What if, the world had only one good joke or every child turned out perfectly the same?
God has created us with a great variety of ways we can give, abilities we have to serve, and activities we can lead. God created this variety. God created us to see the world in different ways. .
300 years ago, John Wesley published a sermon called “Catholic Spirit. In it, Wesley references 1 Corinthians 13 noting that human disagreements arise because “we know but in part” Wesley continues “it is an unavoidable consequence of our human understanding that we will see things in life and religion differently.” Wesley adds “my belief is no rule for another” then tells us he is uninterested in arguments over the details of faith.
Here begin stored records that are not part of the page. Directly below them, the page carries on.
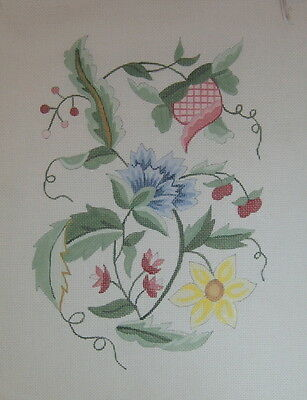 Jacobean -Hand Painted Needlepoint Canvas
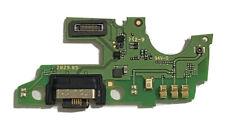 T-Mobile / Metro TCL Revvl 4+ Plus 5062Z CHARGING CHARGER PORT USB PHONE PART #9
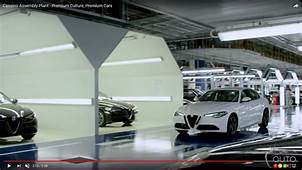 Articles On Stelvio  Car News Auto123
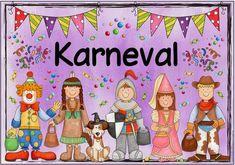 """Neues Themenplakat """"Fasching/Karneval"""" Das nächste Themenplakat ist fertig. Es beschäftigt sich mit Fasching bzw. Karneval. Die Datei ..."""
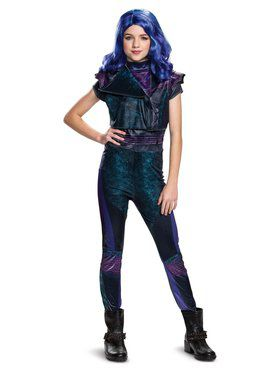 Descendants 3: Mal Classic Child Costume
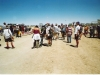 f25-day-5-race-finish-inner-birdsville-track-qld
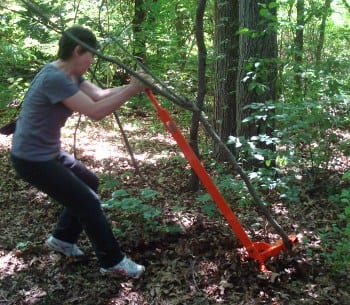 Product Review Weed Wrench Ecological Landscape Alliance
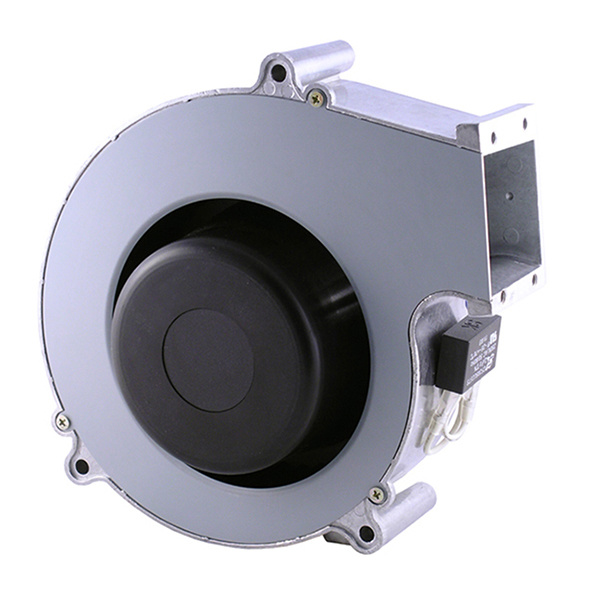 Ab18970 DC Blowers 189*183*70 mm Cooling Fan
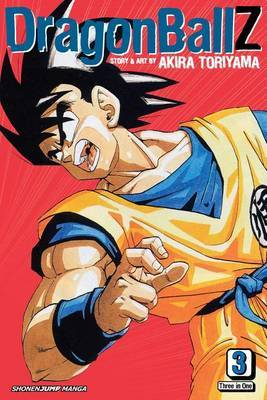 Dragon Ball Z Vol.3: VIZBIG Edition (3 in 1) by Akira Toriyama image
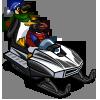Penguin Snow Mobile-icon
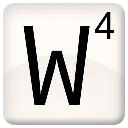 Wordfeud juego de letras ahora con español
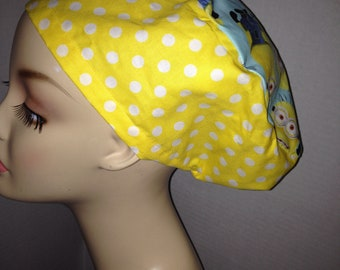 Minions Euro OR Scrub Hat Combo We Polka dots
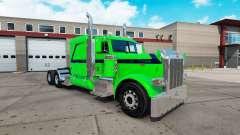Emerald Dream-skin für den truck-Peterbilt 389 für American Truck Simulator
Wesley asked us, “Is your heart right… If your heart is aligned with my heart, if you love God and love all humankind, I ask no more- give me your hand… love me and love all people.

This morning 180 Belmonters including most of our clergy folks are up at Beersheba for the All Church Retreat. As long as we can keep it to an hour, the highlight of the weekend is Saturday night’s talent show. I love it when younger children muster up their courage enough to come to the microphone to play an instrument, tell a joke or make a paper airplane and fly into the roaring crowd. There is something magical about being in a talent show where there’s no judgment, no competition, no trophies, only encouragement, laughter and love. There is something beautiful, transformational, about being in a room where everyone is rooting for you. Let us be those kinds of Christians, cheering others on.
Let us give thanks for all the different ways God created us. . We have different gifts, different perspectives, different ways to serve. Let us use our gifts to build each other up, cheer each other on and create together the common good. Amen.